Storing the frequency of items is also dead easy with collections.Counter:
>>> from collections import Counter
>>> c = Counter('abracadabra')
>>> print(c)
Counter({'a': 5, 'b': 2, 'r': 2, 'c': 1, 'd': 1})
The greatest item in a counter is obviously the most common, so surely we’ll just …
>>> max(c)
'r'
What? Here’s the gotcha: Python counters are a dictionary subclass. Call max
with a dictionary and it’ll get the greatest key, because keys are what you get when you iterate over a dictionary. Same deal.
To get the most common element you have to use — surprise! — Counter.most_common()
. Without arguments this produces a list of tuples (item, count), sorted by count:
>>> c.most_common()
[('a', 5), ('b', 2), ('r', 2), ('c', 1), ('d', 1)]

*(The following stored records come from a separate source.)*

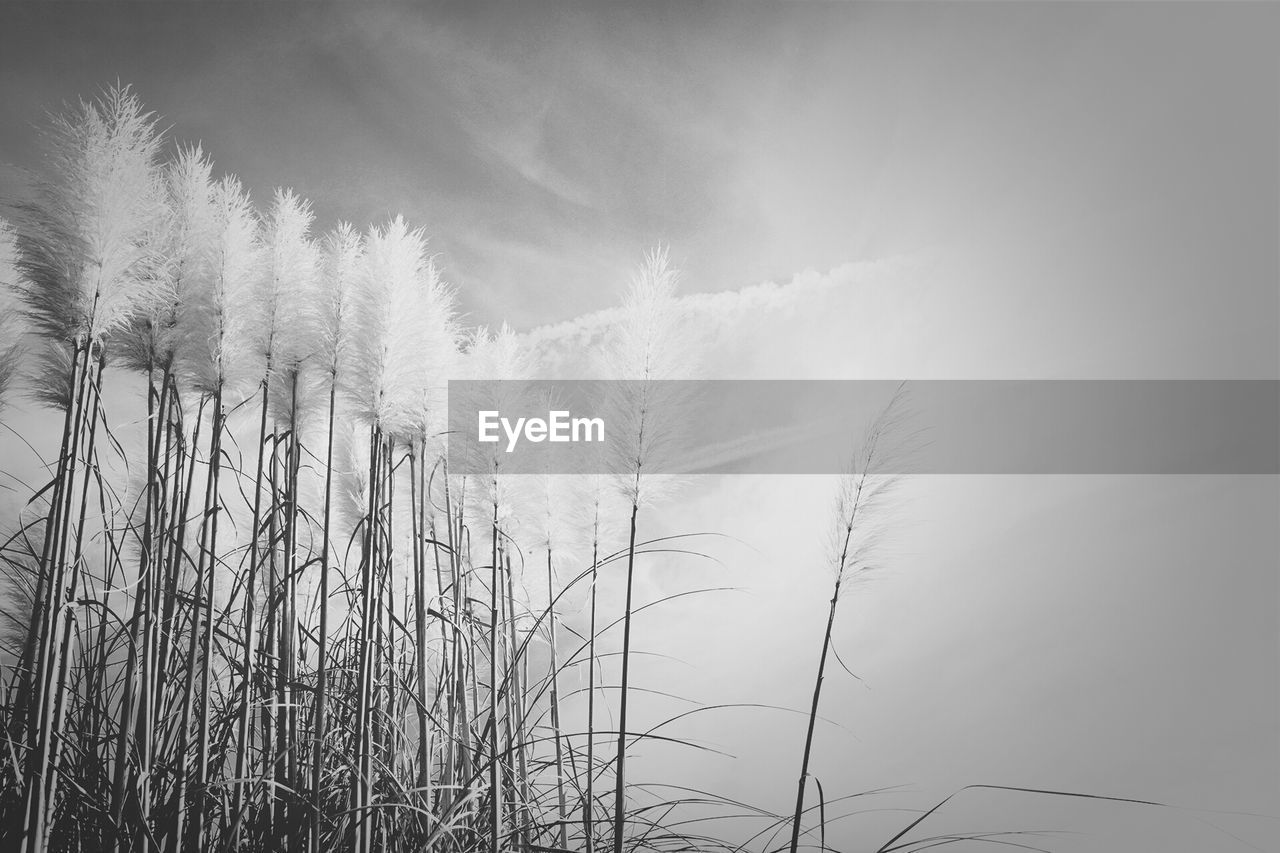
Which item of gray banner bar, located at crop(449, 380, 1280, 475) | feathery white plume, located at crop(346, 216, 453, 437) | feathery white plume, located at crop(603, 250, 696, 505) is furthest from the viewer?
gray banner bar, located at crop(449, 380, 1280, 475)

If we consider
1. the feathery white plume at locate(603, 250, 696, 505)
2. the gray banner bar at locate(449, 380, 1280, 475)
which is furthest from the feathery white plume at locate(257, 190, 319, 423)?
the gray banner bar at locate(449, 380, 1280, 475)

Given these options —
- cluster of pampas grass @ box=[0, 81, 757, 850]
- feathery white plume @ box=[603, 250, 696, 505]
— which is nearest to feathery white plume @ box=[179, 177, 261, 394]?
cluster of pampas grass @ box=[0, 81, 757, 850]

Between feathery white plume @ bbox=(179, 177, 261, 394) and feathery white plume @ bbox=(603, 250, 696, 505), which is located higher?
feathery white plume @ bbox=(179, 177, 261, 394)

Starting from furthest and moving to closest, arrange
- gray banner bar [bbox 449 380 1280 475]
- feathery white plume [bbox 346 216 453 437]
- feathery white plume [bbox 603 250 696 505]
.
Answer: gray banner bar [bbox 449 380 1280 475] < feathery white plume [bbox 346 216 453 437] < feathery white plume [bbox 603 250 696 505]

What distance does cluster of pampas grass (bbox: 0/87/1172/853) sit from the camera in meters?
1.33

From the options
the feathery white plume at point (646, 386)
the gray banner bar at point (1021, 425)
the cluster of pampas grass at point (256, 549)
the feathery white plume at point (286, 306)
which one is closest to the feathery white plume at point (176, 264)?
the cluster of pampas grass at point (256, 549)

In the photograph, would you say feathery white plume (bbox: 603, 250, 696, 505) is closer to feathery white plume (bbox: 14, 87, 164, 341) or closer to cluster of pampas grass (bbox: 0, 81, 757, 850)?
cluster of pampas grass (bbox: 0, 81, 757, 850)

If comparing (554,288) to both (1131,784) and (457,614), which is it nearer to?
(457,614)

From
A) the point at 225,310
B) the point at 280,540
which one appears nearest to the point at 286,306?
the point at 225,310

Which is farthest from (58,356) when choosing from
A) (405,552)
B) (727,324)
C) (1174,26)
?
(1174,26)

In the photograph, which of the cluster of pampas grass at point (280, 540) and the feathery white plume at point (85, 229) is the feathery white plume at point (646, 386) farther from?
the feathery white plume at point (85, 229)

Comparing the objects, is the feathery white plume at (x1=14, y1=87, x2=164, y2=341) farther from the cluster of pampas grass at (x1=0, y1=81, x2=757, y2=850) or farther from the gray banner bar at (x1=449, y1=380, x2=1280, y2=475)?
the gray banner bar at (x1=449, y1=380, x2=1280, y2=475)

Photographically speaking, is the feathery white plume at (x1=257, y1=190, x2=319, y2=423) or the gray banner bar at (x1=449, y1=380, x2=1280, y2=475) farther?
the gray banner bar at (x1=449, y1=380, x2=1280, y2=475)

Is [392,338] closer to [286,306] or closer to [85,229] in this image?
[286,306]
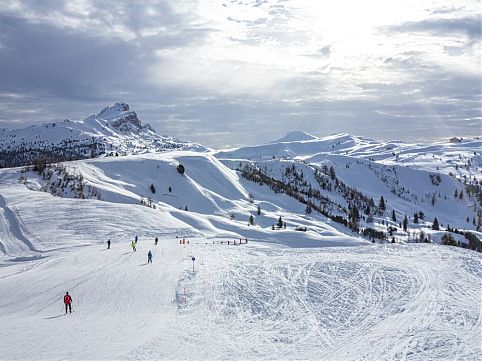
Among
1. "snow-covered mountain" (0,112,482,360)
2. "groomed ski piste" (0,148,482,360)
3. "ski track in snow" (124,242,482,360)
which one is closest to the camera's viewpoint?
"ski track in snow" (124,242,482,360)

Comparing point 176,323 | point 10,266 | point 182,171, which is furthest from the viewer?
point 182,171

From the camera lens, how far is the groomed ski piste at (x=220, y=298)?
23516 mm

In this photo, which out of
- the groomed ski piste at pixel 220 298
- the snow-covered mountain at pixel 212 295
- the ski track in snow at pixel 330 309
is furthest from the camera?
the snow-covered mountain at pixel 212 295

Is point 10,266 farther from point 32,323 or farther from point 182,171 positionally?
point 182,171

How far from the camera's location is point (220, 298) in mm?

So to get the actual most common element, you do:
>>> c.most_common(1)[0][0]
'a'
Where the argument 1
limits it to the first tuple.
But what if the counter’s empty? You’ll get an IndexError trying to index into the list returned by most_common()
:
>>> d = Counter()
>>> d.most_common()
[]
>>> d.most_common()[0][0]
Traceback (most recent call last):
File "<stdin>", line 1, in <module>
IndexError: list index out of range
In Python 3.4 max
got the default
argument, which you can use to get a default value when a sequence is empty. Here’s how to get similar behaviour with Counter:
d.most_common(1)[0][0] if d else None
This takes advantage of the “falsey” nature of an empty dictionary to give you None
without having to handle an IndexError.